[Graph fuse] x86 compilation failed with some schedules

With some schedule combinations, x86 CNN model compilation fails with:

Traceback (most recent call last):
  File "test_tvm_e2e.py", line 80, in <module>
    tm= end2end_benchmark(model, target, batch_size)
  File "test_tvm_e2e.py", line 47, in end2end_benchmark
    graph, lib, params = nnvm.compiler.build(net, target=target, shape={"data": data_shape}, params=params)
  File "/home/ubuntu/tvm/nnvm/python/nnvm/compiler/build_module.py", line 305, in build
    graph = graph.apply("GraphCompile")
  File "/home/ubuntu/tvm/nnvm/python/nnvm/graph.py", line 234, in apply
    check_call(_LIB.NNGraphApplyPasses(self.handle, npass, cpass, ctypes.byref(ghandle)))
  File "/home/ubuntu/tvm/nnvm/python/nnvm/_base.py", line 75, in check_call
    raise NNVMError(py_str(_LIB.NNGetLastError()))
nnvm._base.NNVMError: [20:40:19] include/nnvm/op.h:530: Check failed: op != nullptr 

@masahi mentioned this might be related to graph fuse and layout transformation.

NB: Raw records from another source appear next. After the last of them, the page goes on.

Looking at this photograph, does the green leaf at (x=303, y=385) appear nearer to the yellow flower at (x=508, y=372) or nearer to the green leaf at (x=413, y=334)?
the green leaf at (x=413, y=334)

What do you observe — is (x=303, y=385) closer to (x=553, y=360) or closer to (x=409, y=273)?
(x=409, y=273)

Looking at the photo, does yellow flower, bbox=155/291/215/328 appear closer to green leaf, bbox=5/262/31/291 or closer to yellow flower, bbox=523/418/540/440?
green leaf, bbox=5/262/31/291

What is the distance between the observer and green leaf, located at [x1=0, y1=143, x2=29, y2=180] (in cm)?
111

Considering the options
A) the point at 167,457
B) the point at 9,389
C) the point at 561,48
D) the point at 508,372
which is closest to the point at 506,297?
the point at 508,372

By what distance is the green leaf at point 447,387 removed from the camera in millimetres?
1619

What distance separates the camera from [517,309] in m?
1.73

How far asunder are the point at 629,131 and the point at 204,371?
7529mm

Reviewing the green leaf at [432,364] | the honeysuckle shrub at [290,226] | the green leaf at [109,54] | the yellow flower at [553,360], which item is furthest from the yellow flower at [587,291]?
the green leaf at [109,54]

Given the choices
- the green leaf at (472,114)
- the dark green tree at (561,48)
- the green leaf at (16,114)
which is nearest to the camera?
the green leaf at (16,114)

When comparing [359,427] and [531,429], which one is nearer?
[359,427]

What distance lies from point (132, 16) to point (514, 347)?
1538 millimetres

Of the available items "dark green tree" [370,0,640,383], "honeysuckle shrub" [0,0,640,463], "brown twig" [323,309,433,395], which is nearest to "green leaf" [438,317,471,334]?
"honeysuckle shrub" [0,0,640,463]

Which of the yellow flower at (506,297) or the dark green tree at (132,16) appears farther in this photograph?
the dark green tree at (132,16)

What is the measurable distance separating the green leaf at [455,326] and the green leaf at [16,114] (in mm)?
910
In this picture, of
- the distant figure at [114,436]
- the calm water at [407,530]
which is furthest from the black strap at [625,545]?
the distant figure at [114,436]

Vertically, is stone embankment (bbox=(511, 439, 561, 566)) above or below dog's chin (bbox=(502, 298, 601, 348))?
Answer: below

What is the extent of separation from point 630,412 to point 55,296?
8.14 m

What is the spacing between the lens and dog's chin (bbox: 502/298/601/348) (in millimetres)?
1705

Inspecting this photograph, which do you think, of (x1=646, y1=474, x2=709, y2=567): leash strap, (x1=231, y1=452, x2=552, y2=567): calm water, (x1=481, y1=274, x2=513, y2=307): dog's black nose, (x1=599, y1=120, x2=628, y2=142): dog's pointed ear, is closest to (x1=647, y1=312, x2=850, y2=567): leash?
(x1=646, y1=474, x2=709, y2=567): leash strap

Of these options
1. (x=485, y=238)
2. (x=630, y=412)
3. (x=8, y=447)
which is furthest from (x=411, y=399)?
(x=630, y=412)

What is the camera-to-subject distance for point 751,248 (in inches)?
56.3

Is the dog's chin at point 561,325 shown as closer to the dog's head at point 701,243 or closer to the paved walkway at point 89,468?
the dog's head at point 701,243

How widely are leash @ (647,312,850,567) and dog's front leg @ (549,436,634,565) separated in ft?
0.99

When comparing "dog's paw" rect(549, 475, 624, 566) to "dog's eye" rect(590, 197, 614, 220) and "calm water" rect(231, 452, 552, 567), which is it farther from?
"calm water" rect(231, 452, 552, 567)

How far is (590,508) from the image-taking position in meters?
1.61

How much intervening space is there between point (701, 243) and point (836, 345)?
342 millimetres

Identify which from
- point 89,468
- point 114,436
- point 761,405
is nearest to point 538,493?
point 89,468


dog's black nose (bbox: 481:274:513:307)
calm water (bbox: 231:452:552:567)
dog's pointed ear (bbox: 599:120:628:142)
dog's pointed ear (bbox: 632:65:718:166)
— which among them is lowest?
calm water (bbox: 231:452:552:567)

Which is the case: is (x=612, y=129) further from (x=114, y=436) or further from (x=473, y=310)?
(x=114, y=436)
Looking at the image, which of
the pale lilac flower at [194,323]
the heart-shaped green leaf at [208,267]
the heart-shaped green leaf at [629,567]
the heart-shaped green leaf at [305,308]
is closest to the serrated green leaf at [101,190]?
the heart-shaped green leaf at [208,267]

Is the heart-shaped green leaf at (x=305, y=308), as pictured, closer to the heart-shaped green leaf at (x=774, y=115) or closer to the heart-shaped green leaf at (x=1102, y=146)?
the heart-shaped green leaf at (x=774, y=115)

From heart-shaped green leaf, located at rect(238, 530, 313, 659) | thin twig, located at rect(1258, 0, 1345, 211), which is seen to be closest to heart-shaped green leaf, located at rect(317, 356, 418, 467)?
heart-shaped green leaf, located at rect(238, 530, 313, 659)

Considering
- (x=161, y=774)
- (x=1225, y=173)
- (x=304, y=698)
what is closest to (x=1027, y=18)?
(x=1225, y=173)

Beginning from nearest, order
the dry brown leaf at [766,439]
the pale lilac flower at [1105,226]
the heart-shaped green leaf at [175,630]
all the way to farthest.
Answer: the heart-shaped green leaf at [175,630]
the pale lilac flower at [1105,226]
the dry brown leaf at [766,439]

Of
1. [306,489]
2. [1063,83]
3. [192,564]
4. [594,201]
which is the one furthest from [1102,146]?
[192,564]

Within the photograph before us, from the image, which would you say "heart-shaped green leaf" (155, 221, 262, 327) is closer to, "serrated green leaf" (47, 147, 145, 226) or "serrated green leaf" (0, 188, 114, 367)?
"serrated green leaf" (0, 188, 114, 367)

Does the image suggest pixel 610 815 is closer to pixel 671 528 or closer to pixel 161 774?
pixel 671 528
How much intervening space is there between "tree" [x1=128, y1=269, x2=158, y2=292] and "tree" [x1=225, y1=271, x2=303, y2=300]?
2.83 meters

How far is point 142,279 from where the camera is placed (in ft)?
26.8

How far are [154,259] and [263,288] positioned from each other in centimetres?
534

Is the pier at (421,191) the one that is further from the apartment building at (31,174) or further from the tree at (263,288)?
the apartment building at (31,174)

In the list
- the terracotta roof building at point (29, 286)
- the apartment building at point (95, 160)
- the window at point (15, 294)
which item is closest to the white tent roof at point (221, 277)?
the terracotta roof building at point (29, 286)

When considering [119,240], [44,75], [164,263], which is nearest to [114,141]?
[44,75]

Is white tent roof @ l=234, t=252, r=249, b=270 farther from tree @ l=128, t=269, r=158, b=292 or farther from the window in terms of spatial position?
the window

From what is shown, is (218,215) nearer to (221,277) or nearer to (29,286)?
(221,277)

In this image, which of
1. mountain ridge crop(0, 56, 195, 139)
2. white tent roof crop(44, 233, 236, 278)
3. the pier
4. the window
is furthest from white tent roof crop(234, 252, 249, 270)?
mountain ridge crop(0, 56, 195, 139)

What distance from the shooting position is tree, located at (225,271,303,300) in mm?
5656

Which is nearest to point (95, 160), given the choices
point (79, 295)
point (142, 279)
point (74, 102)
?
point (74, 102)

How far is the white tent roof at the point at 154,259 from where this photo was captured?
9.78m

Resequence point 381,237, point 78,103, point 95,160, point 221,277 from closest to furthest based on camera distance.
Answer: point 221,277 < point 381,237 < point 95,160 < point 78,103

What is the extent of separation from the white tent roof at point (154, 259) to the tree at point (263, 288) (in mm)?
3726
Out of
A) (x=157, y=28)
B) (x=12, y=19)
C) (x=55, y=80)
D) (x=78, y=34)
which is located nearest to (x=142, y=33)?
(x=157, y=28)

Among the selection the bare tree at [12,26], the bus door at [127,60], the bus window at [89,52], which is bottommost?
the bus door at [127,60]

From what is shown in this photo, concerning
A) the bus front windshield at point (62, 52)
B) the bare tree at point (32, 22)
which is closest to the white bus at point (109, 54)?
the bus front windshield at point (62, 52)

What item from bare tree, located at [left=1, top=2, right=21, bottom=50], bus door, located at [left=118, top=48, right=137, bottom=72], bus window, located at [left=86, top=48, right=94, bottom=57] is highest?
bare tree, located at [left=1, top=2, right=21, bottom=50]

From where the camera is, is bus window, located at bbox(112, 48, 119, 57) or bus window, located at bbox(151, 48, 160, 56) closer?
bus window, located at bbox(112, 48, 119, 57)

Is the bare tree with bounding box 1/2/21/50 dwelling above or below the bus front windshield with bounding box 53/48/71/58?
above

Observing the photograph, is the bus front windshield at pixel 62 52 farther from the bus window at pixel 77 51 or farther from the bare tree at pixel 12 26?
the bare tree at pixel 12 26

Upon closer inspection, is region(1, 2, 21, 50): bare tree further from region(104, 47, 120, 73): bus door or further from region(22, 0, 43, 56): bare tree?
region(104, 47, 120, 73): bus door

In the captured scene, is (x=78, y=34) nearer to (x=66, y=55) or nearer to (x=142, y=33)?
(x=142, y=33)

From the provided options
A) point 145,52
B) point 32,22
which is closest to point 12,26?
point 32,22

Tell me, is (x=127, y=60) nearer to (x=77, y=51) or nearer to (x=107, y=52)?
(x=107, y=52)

I changed “if tag.is_broadcast(op.tag)” to “if tag.is_injective(op.tag)” in conv2d_NCHWc schedule but the same error pops. I also tried to roll back graph_fuse.cc back to https://github.com/dmlc/tvm/pull/1548, but getting another error:

Traceback (most recent call last):
  File "test_tvm_e2e.py", line 80, in <module>
    tm= end2end_benchmark(model, target, batch_size)
  File "test_tvm_e2e.py", line 47, in end2end_benchmark
    graph, lib, params = nnvm.compiler.build(net, target=target, shape={"data": data_shape}, params=params)
  File "/home/ubuntu/tvm/nnvm/python/nnvm/compiler/build_module.py", line 288, in build
    graph, params = precompute_prune(graph, params)
  File "/home/ubuntu/tvm/nnvm/python/nnvm/compiler/build_module.py", line 407, in precompute_prune
    out_arrs = _run_graph(pre_graph, params)
  File "/home/ubuntu/tvm/nnvm/python/nnvm/compiler/build_module.py", line 356, in _run_graph
    graph, libmod, _ = build(graph, target, shape, dtype)
  File "/home/ubuntu/tvm/nnvm/python/nnvm/compiler/build_module.py", line 305, in build
    graph = graph.apply("GraphCompile")
  File "/home/ubuntu/tvm/nnvm/python/nnvm/graph.py", line 234, in apply
    check_call(_LIB.NNGraphApplyPasses(self.handle, npass, cpass, ctypes.byref(ghandle)))
  File "/home/ubuntu/tvm/nnvm/python/nnvm/_base.py", line 75, in check_call
    raise NNVMError(py_str(_LIB.NNGetLastError()))
nnvm._base.NNVMError: [20:39:37] src/core/pass.cc:30: Check failed: reg != nullptr Cannot find pass GraphCompile in the registry

Any idea on this issue?

The last error should be fixed by adding this commit https://github.com/dmlc/tvm/pull/1564

I am probably responsible for the first error. I thought this was due to autotvm being involved, but your error log suggest this also occurs outside of autotvm.

Can you make a standalone script for reproducing? Or at least tell me what models are giving this error?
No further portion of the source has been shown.